SEC pushes deadline on VanEck spot Ether ETF application

The commission’s delay on VanEck’s application to May 23 opened the proposal to public comment.

SEC pushes deadline on VanEck spot Ether ETF application

The United States Securities and Exchange Commission (SEC) has postponed a potential decision of an application for a spot Ether (ETH) exchange-traded fund (ETF) from asset manager VanEck.

In a March 20 notice, the SEC said it had extended the time period on approval or disapproval for the Cboe BZX Exchange to list and trade shares of the VanEck Ethereum ETF. The commission will have until May 23 for its final decision on the investment vehicle.

“The Commission finds that it is appropriate to designate a longer period within which to issue an order approving or disapproving the proposed rule change so that it has sufficient time to consider the proposed rule change,” said the SEC.

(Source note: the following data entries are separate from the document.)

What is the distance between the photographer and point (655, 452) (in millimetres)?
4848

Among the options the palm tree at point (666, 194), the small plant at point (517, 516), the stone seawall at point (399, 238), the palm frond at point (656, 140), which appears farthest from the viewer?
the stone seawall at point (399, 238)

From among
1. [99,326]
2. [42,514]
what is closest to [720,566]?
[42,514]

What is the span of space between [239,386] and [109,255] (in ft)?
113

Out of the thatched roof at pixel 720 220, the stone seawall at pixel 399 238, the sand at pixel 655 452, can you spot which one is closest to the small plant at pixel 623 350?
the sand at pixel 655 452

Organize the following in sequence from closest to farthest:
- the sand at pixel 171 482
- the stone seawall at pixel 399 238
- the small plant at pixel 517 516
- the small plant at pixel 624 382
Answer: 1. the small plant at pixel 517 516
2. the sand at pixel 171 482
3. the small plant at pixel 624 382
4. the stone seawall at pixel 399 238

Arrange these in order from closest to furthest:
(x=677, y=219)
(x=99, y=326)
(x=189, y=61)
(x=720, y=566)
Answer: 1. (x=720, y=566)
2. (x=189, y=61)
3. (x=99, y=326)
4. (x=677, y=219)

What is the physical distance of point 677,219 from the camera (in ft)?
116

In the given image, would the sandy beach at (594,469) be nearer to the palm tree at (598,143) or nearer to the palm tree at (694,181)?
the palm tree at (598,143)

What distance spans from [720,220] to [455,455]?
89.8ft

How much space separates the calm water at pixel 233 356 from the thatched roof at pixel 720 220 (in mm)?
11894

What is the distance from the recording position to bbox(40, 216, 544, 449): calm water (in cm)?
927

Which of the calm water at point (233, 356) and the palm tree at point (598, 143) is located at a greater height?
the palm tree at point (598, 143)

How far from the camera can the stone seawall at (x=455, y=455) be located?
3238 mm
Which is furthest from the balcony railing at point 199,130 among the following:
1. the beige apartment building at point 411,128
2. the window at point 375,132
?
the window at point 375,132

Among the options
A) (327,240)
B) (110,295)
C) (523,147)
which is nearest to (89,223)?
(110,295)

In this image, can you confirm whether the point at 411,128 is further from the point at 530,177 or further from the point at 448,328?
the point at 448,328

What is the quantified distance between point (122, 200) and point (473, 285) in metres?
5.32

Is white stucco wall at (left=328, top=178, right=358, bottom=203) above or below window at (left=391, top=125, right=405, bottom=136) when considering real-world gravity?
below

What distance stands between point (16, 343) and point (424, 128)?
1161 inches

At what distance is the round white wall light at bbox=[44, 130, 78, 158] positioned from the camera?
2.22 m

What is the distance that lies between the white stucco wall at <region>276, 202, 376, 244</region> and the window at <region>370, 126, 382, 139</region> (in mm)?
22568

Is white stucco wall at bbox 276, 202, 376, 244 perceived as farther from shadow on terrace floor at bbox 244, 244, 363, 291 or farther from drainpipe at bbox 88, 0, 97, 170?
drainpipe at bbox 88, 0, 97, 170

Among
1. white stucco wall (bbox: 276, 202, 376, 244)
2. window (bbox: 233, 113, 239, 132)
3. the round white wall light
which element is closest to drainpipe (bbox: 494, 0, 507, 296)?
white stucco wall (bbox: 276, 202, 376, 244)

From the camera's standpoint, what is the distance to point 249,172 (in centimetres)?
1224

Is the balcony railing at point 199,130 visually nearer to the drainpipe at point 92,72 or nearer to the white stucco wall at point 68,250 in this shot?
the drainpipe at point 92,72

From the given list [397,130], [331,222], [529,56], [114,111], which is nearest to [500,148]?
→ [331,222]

The announcement followed the SEC pushing deadlines to approve spot Ether ETFs from Hashdex and ARK 21Shares. Bloomberg ETF analyst James Seyffart speculated that the current round of Ether ETF applications with May 2024 deadlines would “ultimately be denied.”

Source: James Seyffart

Reports have suggested that the SEC is investigating firms for alleged ties to the Ethereum Foundation as part of efforts to classify Ether as a security. It’s unclear what this investigation could mean for ETH ETF approvals. 

Related: Ether ETFs may be delayed, as institutions are unprepared — Web3 exec

The commission began approving investment vehicles tied to Ether futures in October 2023, hinting at the acceptance of the crypto asset as a commodity. The SEC’s delay on VanEck’s application also opened the proposal to public comment.

Jan. 10 marked the first time the SEC began allowing U.S. exchanges to list and trade shares of spot Bitcoin (BTC) ETFs, with the majority of commissioners approving the rule changes. Two U.S. Senators, Jack Reed and Laphonza Butler, have called on SEC Chair Gary Gensler to reject Ether ETF applications, claiming that doing so would present “enormous risks” for retail investors.